Just made my annual trek to Omaha to attend the Berkshire Hathaway annual shareholders meeting. It may sound crazy, listening to Warren Buffett and Charlie Munger answer questions for five hours, but for me it's a philosophical tune-up not only from an investment perspective, but also from an economic, political, intellectual, and social standpoint.
Similar to last year, here's a summary of what I consider a few highlights of this year's meeting:
On the company movie and celebrity sightings: Board member Bill Gates was there, as was U2 lead singer Bono. The movie included skits with Jimmy Buffett and the cast of Glee.
On Buffett's health: Buffett said he feels terrific. Munger jokingly (as usual) said he resents all of the attention Buffett has been getting after his recent Stage 1 prostate cancer diagnosis - Munger claimed he probably has as much prostate cancer, he just never gets tested for it!
On energy: While natural gas prices are at historically now levels due to increased supply, Munger said it was idiotic to be extracting so much of that finite resource from the earth. He said we should be using other sources that were more abundant. He also said the energy independence is one of the stupidest things he'd ever heard of - we should be importing and using up other countries' resources and keeping ours as a reserve. Had we adopted this philosophy decades ago we'd be a lot better off now.
On SuperPACs: Buffett noted he could probably advance his political causes through SuperPAC donations, but he would never do that. Both he and Munger agreed the Citizens United ruling was bad for the country, allowing a few wealthy folks to have undo influence. And Buffett flat-out said he didn't want to see democracy go in that direction.
On the so-called Buffett Rule on taxing the very rich: Buffett reminded everyone he proposal isn't an attempt to balance the budget, but simple a matter of tax fairness to make sure lower income people don't pay a rate higher than the rich.

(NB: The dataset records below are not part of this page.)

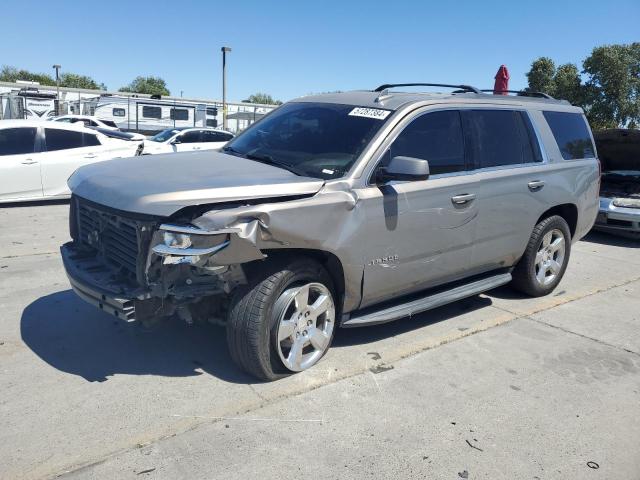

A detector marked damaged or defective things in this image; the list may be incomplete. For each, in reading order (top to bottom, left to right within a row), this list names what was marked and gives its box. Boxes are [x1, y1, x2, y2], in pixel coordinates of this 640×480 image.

damaged chevrolet tahoe [60, 84, 600, 380]
crumpled front bumper [592, 197, 640, 236]
crumpled front bumper [60, 244, 152, 322]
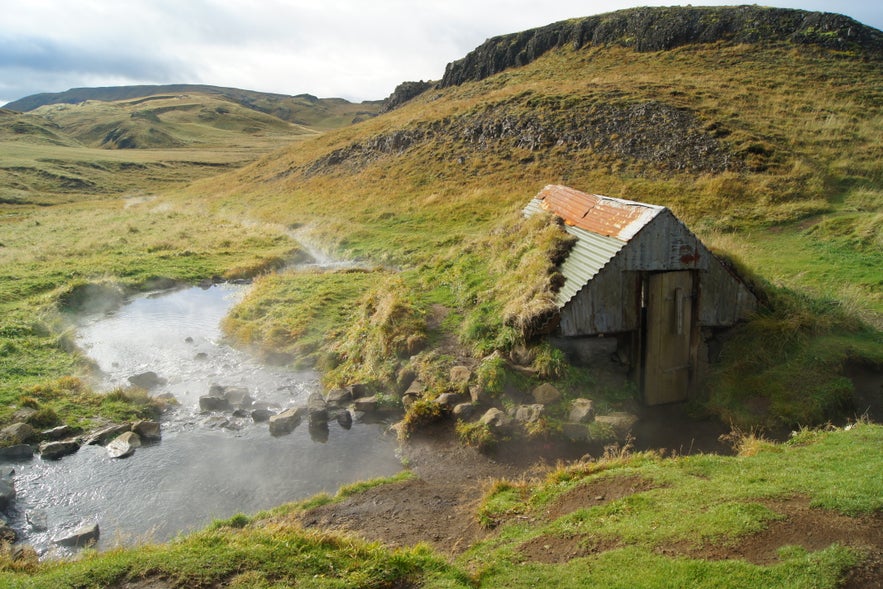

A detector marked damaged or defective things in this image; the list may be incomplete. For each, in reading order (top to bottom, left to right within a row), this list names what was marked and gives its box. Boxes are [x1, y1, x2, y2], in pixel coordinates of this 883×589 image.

rusty corrugated roof [532, 183, 664, 240]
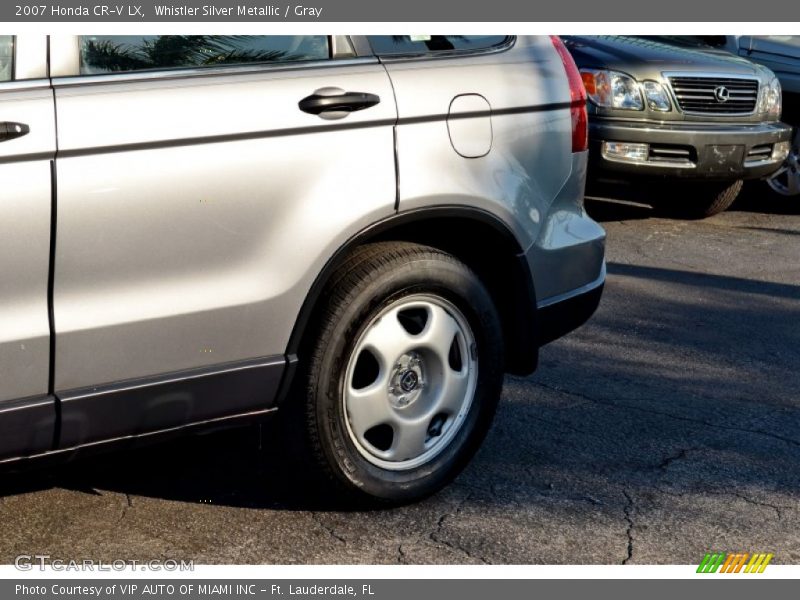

He said the 400 highest income people in the U.S. averaged $250 million per year, and of those, 140 or so paid taxes of 15% or less. So the Buffett Rule wouldn't even impact most of the super-rich, and those it would impact would be just fine. And yes, it would also raise a few billion per year of tax revenue.
On the so-called Buffett Rule #2: A question from a shareholder's claims his 84-year old father would invest in Berky if it were not for Buffett's tax philosophy. Among other things, Buffett said it sounded like the guy ought to invest in Fox!